Under May’s proposed system, disabled people would never be able to save for equipment they need, for a holiday, a wedding, for university fees, or be able to pass anything on to their children. Any savings they accumulated would also be instantly viewed as assets and therefore would also need to go towards the cost of their support.
This proposal looks particularly bleak for disabled people when you look at what’s already happening within social care and NHS decision-making. At the start of this year the Guardian reported that Clinical Commissioning Groups were introducing rules that would force many disabled people into care homes, rather than living independently in the community, on the grounds that it’s cheaper.

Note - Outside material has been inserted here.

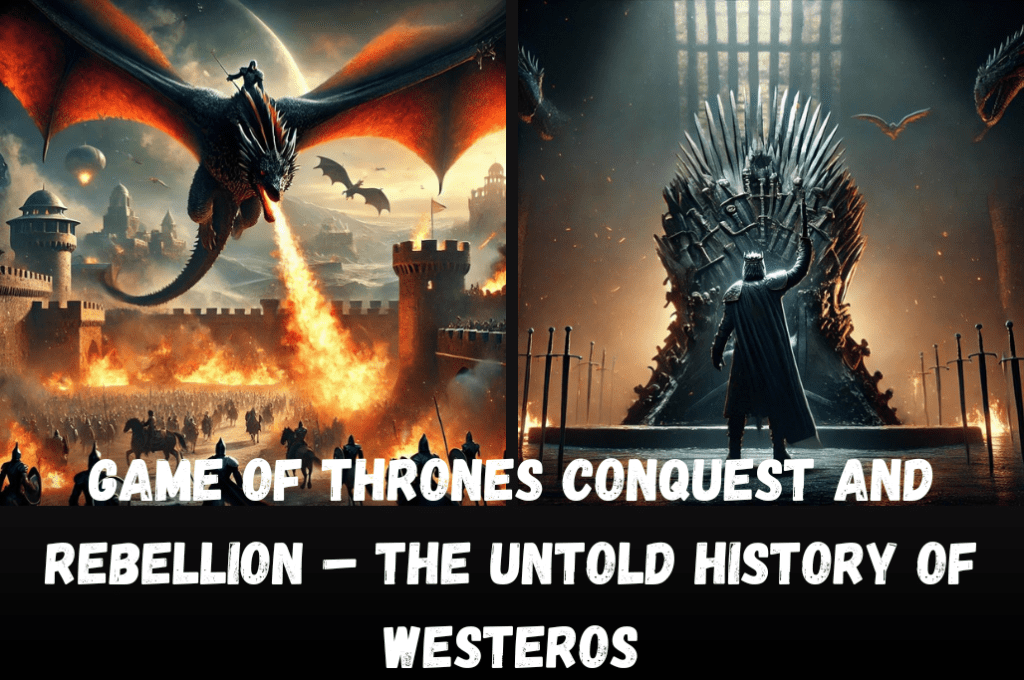 Game of Thrones Conquest and Rebellion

Surely May’s proposals would further incentivise this ‘warehousing’ of disabled people – not only is it cheaper, she might argue, but we can unlock the value of their property too.
Including the cost of a person’s home will also instantly create a postcode lottery because property values vary so widely from area to area. There are some parts of the country where flats like mine are still well under the £100,000 threshold.
I’m aware that home ownership is a privilege, and I certainly want to see policies that help equalise this by addressing unchecked rent increases, preventing more luxury developments for foreign investors, and dealing with the extreme shortage of social housing and accessible accommodation.
The social care crisis also needs urgent attention, but the answer doesn’t lie in stripping old, sick and disabled people of their assets and handing these over to private companies. We need a joined-up, fair and compassionate system that recognises the value of investing in people rather than in faceless corporate care providers.
In the last week alone Teresa May has demonstrated a startling lack of knowledge about the true meaning and impact of her party’s policies, as this exchange with Kathy, a learning-disabled woman from Oxfordshire, reveals.
Her manifesto policies for social care further reveal her contempt and lack of understanding. They’ll impact heavily on older people but are also likely to rob many younger disabled people of any chance of independence and financial autonomy.
Surely in a just society, the tax people pay shouldn’t be based on how soon they’re expecting to die?
Some people may choose to dismiss social care as an issue that doesn’t affect them. If anyone isn’t made tense and tearful by this manifesto it’s probably because their life and safety isn’t yet dependent on our social care system, but disability, like ill health, can affect anybody at any time. As a society we need a fair health and social care system that supports people as their circumstances change.
The social care system is part of our safety net. I’m very happy to contribute to a fair system that keeps people safe, but May’s proposals are far from that. They’re full of assumptions about who needs social care and about the productivity and usefulness of disabled and older people. They don’t offer a solution to the social care crisis – they’re just a poorly thought through collection of sticking plasters to be paid for by vulnerable people.
Now that both the Conservative and Labour manifestos have been presented, the choice on June 8th is startlingly clear.
If you’re ever likely to be disabled, old, ill, need a job, have a child, travel, drink water (or if you identify as a fox) – vote Labour.
If you want to be worked into the ground your whole life and then give everything you’ve ever managed to save to a profit-making care company when you get older – vote Conservative.
I know what choice I’m going to be making.